CARLOS GERALDO LANGONI

ESTAGNAÇÃO

O recuo do PIB neste 1º trimestre confirma a tendência de relativa estagnação da economia.

A fragilidade da atividade reflete o impacto negativo da onda de incertezas.

Óticas:

A contração na margem afetou a agropecuária e a indústria. Já o setor de serviços - intensivo em mão-de-obra - apresentou expansão modesta de apenas 0,2%.

Da ótica da demanda, os planos de investimentos permanecem paralisados, refletindo a percepção desfavorável do risco-país no curto prazo.

Há, também, o efeito negativo das margens ainda elevadas de capacidade ociosa que inibem o setor privado.

A contribuição do consumo das famílias está constrangida em virtude do elevado nível de desemprego e da lenta recuperação do rendimento real.

A taxa de desocupação apresentou pequena queda, mas permanece em patamar elevado (12,5% no trimestre terminado em abril, de acordo com a PNAD contínua).

Chama a atenção também o estoque recorde de mão-de-obra sub-utilizada (28,4 milhões).

O rendimento real e a massa salarial permanecem estáveis. Ou seja, o crescimento lento gera graves consequências sociais: aumento da desigualdade e congelamento da mobilidade.

Perspectiva:

Como os índices de confiança mantêm viés negativo – o ICE da FGV, medida relativa ao empresário, recuou 2% em maio - é grande a probabilidade de o PIB crescer apenas 1% este ano.

Essa relativa estagnação está fundamentada na combinação entre a baixa taxa de investimento - apenas 15,5% do PIB - e queda na produtividade.

O Brasil aparece em 59º lugar entre 63 paises no ranking de competitividade do IMD (Institute of Management Development).

A ineficiência das políticas e instituições públicas é a principal causa. Pesam ainda o elevado custo do crédito e a complexidade tributária que afetam diretamente o ambiente de negócios.

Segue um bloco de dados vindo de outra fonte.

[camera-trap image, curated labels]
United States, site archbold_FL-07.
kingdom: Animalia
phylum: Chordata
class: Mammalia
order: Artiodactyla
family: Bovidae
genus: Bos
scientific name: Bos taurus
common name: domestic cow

O país investe relativamente pouco em inovações tecnológicas e sofre o impacto negativo da baixa qualidade do ensino.

Reformas:

Esses fatores estruturais reforçam a componente cíclica do baixo crescimento. O resultado é queda acentuada do PIB potencial para a faixa de 1 / 2% ao ano.

Alguma retomada poderá acontecer já no 2º semestre, com a ancoragem fiscal reduzindo os níveis de incerteza.

A importância dos fatores estruturais deixa mais uma vez evidente que o reencontro com nova trajetória de crescimento sustentado só será viável com a reforma do Estado.

Em resumo, o ritmo do PIB desacelerou neste 1º trimestre. O recuo foi particularmente forte na indústria e nos investimentos.

O ajuste fiscal deve melhorar os índices de confiança, permitindo alguma recuperação no 2º semestre.

De qualquer forma, salto no PIB potencial só com a implementação de todas as etapas do choque liberal, a saber: reformas fiscal e tributária, abertura e privatizações.